[Stored data entries]
____
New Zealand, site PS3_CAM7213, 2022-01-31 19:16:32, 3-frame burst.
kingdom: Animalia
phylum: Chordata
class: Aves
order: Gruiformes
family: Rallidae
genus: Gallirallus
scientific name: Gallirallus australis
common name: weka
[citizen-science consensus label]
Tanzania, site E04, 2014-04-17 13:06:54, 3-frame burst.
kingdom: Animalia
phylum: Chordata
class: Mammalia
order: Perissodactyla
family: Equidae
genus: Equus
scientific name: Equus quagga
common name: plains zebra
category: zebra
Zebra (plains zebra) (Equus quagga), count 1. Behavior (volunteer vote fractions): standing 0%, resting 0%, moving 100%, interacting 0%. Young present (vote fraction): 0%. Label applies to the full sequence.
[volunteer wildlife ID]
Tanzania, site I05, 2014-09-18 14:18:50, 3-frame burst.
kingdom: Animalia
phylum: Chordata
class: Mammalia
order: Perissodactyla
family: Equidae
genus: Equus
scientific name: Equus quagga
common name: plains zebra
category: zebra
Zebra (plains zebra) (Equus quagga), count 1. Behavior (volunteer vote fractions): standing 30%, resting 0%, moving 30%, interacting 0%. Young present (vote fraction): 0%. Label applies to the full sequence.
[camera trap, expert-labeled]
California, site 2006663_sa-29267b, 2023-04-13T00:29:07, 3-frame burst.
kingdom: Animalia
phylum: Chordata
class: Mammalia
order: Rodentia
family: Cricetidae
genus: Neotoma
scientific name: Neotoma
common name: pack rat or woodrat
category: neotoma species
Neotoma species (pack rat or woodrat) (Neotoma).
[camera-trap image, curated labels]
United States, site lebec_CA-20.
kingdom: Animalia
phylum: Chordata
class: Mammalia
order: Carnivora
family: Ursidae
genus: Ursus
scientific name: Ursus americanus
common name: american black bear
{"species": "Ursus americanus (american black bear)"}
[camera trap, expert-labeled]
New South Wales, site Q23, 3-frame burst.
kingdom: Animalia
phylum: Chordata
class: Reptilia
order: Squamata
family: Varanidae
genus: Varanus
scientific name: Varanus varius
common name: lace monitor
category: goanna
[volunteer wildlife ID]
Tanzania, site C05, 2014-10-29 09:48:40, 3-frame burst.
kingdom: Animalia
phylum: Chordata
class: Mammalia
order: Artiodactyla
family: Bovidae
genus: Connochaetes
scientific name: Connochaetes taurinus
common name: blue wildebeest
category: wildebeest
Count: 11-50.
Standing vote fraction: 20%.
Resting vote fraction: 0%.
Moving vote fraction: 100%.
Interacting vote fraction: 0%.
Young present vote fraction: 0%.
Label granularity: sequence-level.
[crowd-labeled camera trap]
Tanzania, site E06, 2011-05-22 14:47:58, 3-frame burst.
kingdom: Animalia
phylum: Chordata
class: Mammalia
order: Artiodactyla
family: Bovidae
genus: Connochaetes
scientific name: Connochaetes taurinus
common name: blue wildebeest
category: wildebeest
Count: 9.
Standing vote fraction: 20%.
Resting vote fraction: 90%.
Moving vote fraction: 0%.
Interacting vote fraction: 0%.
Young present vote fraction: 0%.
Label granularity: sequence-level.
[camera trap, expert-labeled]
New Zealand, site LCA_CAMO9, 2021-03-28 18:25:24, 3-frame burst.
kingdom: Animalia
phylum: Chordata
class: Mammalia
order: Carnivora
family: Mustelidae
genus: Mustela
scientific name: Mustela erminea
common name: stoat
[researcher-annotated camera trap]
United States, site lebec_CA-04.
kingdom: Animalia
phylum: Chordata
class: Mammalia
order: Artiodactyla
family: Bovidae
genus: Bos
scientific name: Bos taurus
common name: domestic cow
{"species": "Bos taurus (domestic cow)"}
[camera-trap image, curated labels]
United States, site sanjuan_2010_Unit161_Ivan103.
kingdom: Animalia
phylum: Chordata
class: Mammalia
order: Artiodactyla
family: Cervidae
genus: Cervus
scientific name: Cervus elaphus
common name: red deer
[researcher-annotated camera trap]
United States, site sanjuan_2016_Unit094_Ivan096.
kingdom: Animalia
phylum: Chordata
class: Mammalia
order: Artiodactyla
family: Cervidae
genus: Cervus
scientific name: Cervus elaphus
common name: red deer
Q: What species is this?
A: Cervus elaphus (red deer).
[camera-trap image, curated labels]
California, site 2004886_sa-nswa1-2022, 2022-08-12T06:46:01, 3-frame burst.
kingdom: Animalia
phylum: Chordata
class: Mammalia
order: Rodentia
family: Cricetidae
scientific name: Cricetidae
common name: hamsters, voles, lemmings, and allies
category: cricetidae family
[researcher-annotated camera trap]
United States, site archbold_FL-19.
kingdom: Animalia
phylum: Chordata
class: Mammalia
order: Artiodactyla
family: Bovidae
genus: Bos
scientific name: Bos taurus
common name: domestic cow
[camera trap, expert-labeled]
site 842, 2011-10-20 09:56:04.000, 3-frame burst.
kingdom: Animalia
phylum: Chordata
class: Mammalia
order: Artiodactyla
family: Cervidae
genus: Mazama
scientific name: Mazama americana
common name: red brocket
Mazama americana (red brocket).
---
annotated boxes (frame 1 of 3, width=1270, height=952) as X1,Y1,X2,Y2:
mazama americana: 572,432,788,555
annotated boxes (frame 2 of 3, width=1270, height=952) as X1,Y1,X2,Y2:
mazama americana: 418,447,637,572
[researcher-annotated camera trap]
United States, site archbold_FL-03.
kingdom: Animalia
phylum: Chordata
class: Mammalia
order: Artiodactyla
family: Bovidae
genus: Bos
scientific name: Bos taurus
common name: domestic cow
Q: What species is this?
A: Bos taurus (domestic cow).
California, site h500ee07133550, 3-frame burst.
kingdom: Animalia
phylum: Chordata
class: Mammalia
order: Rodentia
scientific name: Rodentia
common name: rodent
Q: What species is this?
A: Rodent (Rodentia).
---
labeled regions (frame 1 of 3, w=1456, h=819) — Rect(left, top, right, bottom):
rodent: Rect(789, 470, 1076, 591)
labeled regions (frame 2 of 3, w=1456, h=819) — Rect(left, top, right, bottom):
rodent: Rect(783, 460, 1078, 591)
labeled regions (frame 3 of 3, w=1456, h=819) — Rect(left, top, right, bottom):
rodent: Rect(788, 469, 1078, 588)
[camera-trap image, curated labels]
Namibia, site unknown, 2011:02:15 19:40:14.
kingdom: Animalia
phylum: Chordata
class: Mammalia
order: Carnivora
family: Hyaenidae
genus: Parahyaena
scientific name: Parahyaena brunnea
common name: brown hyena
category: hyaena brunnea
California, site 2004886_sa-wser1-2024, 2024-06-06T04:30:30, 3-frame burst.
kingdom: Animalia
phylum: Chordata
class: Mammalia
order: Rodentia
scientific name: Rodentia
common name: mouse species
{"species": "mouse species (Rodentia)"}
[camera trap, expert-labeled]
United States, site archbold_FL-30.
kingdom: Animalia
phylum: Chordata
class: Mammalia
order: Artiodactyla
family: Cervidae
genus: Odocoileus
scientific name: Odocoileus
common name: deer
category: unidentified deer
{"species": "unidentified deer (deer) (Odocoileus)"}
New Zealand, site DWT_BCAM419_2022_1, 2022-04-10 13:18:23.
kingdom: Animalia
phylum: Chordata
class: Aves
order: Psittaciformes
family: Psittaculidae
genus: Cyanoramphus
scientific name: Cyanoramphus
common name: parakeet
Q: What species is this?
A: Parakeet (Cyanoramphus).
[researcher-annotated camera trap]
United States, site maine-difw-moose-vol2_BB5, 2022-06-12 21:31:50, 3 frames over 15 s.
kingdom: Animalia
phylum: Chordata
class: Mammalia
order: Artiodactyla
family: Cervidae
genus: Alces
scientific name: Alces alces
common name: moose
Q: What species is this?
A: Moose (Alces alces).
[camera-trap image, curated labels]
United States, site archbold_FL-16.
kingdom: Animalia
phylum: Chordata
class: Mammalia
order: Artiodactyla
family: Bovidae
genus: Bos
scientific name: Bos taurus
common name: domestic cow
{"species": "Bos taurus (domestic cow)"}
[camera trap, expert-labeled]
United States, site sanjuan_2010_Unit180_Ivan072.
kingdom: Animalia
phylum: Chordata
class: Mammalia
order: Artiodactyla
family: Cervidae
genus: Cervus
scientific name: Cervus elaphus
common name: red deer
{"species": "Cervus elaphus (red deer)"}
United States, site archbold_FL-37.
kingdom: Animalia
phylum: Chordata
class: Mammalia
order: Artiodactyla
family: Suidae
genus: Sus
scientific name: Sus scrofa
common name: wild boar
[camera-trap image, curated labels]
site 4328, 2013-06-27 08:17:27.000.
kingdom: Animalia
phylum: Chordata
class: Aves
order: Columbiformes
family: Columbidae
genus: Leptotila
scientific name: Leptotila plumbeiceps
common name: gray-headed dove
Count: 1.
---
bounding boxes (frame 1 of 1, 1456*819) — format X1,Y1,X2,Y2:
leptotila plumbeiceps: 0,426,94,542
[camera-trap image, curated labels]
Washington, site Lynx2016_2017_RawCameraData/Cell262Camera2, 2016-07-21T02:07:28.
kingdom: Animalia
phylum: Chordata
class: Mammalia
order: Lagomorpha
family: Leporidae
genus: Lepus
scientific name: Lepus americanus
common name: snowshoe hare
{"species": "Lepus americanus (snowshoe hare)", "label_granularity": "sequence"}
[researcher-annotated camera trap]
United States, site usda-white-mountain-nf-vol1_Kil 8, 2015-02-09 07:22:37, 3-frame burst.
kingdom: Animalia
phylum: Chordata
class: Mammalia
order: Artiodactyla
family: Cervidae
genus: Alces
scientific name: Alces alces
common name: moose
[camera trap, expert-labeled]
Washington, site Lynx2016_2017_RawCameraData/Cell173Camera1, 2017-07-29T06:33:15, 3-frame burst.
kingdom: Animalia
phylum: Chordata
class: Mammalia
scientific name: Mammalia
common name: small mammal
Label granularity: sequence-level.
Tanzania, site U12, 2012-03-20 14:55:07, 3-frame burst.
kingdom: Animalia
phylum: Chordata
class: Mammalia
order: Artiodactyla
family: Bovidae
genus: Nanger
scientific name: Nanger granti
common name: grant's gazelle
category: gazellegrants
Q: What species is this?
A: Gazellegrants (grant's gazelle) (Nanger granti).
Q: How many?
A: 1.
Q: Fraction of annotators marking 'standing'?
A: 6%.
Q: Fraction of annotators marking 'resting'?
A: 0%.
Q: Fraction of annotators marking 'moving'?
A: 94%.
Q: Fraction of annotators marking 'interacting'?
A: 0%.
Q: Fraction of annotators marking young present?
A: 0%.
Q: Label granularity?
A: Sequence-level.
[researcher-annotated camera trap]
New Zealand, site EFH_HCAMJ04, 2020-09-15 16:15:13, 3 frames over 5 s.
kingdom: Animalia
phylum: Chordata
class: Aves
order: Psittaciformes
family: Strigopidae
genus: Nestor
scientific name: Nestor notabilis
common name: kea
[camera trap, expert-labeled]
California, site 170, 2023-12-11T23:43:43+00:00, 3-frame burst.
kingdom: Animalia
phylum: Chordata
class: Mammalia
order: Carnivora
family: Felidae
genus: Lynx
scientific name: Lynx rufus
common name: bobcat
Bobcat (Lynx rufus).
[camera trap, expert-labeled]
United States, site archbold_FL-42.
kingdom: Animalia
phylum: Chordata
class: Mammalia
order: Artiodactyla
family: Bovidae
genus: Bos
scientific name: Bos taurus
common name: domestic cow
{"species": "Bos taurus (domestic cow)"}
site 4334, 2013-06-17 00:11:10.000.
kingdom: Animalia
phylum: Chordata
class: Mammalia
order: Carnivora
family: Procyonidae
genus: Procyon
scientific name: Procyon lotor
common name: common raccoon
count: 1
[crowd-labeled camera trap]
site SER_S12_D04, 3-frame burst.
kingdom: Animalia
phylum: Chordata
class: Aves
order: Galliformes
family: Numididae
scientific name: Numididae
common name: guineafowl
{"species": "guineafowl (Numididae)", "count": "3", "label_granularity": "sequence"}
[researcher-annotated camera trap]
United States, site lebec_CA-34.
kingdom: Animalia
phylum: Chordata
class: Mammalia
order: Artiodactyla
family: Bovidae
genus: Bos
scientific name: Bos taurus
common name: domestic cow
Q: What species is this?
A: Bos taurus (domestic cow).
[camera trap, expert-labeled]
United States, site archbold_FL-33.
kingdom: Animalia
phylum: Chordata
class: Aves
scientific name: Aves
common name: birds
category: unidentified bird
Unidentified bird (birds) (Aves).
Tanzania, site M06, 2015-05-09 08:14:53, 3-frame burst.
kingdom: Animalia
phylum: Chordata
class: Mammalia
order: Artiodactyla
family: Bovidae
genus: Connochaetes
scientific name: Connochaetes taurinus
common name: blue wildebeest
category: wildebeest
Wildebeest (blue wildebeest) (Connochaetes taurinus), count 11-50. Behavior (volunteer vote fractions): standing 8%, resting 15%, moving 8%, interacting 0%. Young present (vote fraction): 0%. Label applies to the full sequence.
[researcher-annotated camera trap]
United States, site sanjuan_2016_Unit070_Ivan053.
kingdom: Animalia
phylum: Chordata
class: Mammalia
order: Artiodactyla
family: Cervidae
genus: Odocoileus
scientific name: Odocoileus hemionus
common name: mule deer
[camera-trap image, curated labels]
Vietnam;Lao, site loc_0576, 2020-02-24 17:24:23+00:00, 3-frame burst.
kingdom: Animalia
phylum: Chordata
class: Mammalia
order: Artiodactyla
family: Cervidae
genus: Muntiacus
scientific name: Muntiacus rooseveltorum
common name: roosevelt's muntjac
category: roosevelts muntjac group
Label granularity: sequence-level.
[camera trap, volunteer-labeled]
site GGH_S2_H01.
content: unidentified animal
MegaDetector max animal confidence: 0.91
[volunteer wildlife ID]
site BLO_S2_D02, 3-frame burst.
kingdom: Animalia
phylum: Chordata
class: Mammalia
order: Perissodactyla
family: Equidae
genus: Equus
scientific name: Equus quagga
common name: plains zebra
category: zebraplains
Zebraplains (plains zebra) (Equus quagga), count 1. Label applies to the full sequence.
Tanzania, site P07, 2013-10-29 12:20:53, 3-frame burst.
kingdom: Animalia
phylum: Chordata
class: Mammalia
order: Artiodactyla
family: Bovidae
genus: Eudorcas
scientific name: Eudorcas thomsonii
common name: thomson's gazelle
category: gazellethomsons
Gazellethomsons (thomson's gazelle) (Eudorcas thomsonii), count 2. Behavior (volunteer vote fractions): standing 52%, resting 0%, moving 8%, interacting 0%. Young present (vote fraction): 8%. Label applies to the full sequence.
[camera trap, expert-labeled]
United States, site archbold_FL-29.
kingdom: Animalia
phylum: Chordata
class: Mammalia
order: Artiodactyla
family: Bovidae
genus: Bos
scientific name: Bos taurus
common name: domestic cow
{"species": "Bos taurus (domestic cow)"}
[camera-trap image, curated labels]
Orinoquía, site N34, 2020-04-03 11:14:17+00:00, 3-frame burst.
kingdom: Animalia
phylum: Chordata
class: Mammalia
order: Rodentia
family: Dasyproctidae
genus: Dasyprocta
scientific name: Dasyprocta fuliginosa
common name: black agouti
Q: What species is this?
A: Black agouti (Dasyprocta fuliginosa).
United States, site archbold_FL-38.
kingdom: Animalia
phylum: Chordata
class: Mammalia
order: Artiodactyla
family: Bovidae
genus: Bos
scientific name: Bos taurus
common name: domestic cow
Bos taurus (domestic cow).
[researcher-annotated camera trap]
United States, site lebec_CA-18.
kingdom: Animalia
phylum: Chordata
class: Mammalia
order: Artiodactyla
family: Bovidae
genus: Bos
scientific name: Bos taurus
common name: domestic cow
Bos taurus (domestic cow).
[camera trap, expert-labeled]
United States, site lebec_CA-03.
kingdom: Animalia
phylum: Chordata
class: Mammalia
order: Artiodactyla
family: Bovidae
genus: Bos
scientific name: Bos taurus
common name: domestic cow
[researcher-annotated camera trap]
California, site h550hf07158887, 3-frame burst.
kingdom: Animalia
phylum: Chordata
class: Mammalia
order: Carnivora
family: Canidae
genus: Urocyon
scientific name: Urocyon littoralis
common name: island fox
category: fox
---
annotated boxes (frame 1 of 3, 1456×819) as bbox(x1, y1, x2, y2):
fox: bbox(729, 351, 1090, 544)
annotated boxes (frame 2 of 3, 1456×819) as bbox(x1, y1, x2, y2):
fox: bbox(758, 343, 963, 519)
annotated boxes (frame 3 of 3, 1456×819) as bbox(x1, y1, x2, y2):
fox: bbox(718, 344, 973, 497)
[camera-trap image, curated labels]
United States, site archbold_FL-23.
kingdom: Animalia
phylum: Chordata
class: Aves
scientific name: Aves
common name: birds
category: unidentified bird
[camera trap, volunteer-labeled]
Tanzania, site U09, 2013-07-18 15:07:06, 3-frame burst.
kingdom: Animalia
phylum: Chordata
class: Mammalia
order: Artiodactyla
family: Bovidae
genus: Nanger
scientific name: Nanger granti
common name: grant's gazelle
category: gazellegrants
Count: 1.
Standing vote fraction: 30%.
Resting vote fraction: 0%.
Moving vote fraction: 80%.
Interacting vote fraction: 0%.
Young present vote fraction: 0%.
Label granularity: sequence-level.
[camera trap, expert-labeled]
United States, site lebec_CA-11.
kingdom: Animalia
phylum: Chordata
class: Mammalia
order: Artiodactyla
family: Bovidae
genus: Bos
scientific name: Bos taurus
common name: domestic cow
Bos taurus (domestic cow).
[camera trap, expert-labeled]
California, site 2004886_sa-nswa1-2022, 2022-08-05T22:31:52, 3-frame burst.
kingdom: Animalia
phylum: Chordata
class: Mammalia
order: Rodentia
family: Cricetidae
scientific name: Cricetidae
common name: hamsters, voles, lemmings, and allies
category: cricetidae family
____
WORK TO BE COMPLETED:
For each line in the data above that contains the string "frames", extract the line.

YOUR RESPONSE:
United States, site maine-difw-moose-vol2_BB5, 2022-06-12 21:31:50, 3 frames over 15 s.
New Zealand, site EFH_HCAMJ04, 2020-09-15 16:15:13, 3 frames over 5 s.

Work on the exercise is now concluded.